There are also many physical realities over which you have no control and which can also cause you to experience outcomes you don’t want: the sun, gravity, cosmic rays, weather, the seasons, earthquakes, volcanoes, etc, etc, plus the fact that you’ll die without food, air, water, shelter, a certain temperature range . . . and so forth.
And, finally, even when you get what you want it doesn’t last. Everything in this universe eventually falls apart, goes away, or ends.
All of these conditions create suffering for human beings.
The Hindu view is that if you do certain spiritual practices you have a CHANCE, at least, of attaining moksha (spiritual liberation) – what most Westerners refer to this as “being enlightened” – in other words, having a constant experience of the transcendent (or, as you’ve put it, of God).

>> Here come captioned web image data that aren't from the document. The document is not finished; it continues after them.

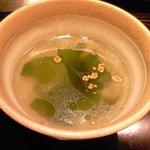 26443358 - ビビンバ牛丼 1000円 のワカメスープ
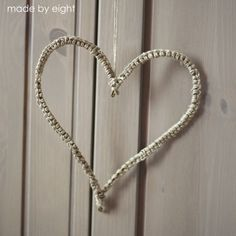 """""""crochet"""" heart. Needs to be translated, but you can see how to make it from the photos."""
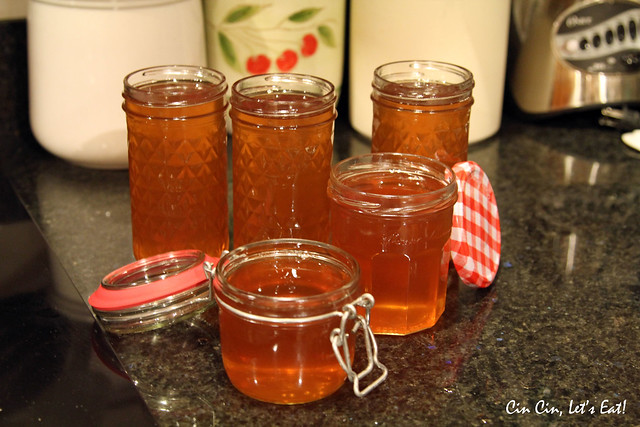 apple jelly_jars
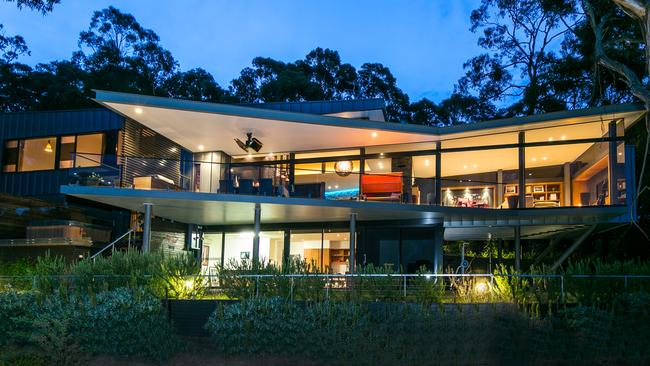 The best of geelong bellarine peninsula and surf coast for Beach house designs geelong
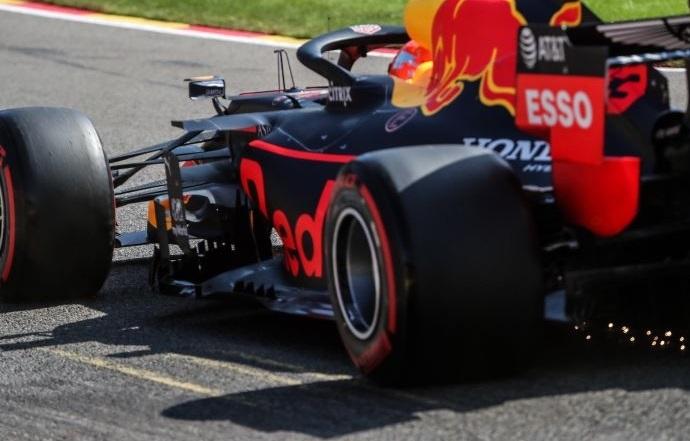 Domingo en Bélgica - Red Bull: Albon sorprende y Verstappen decepciona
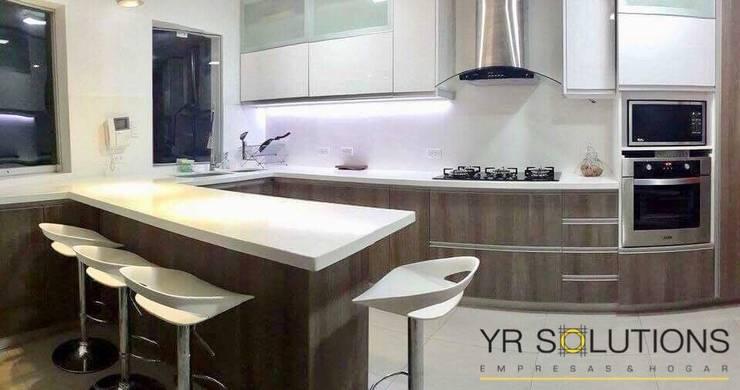 Cocina La Encantada – Villa : Cocinas de estilo  por YR Solutions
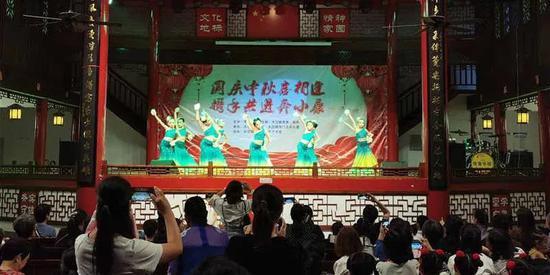 大峃镇珊门文化礼堂文艺汇演现场。文成供图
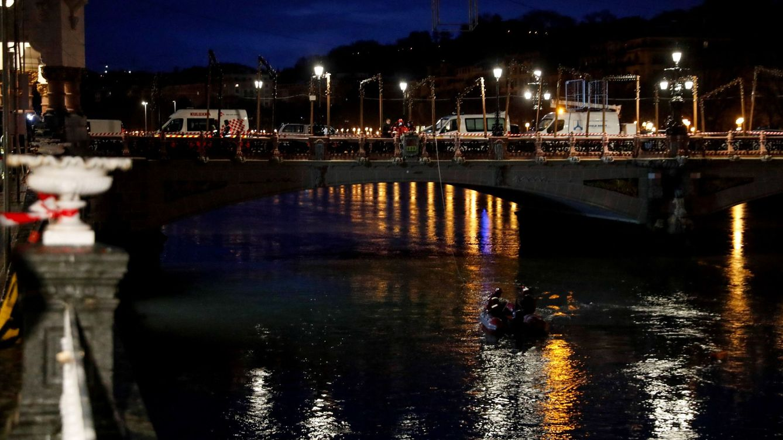 Localizan muerto al agente de la Ertzaintza tras caer su coche patrulla al río Urumea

Hindus believe that this provides an escape from the suffering inherent in the human condition. Zen, however, has a bit of a different take on this subject. Tozan, a famous Zen master, describes five stages of awakening (The Five Ranks of Tozan). The constant experience of the transcendence (what Hindus call enlightenment) is the third stage, with two more to follow. The fourth stage involves “a fall from grace”, where the seeker realizes that the transcendent, as beautiful as that experience is, is not an escape from the human condition, though at first it seems to be. In fact, in this stage the seeker feels as if he has been thrown out of the transcendent by the very causes of suffering he thought he’d escaped. This is followed (hopefully, with a lot of further spiritual work) by a fifth stage in which the transcendent and relative worlds are integrated – which is quite different than thinking you’ve escaped from the problems of the human condition.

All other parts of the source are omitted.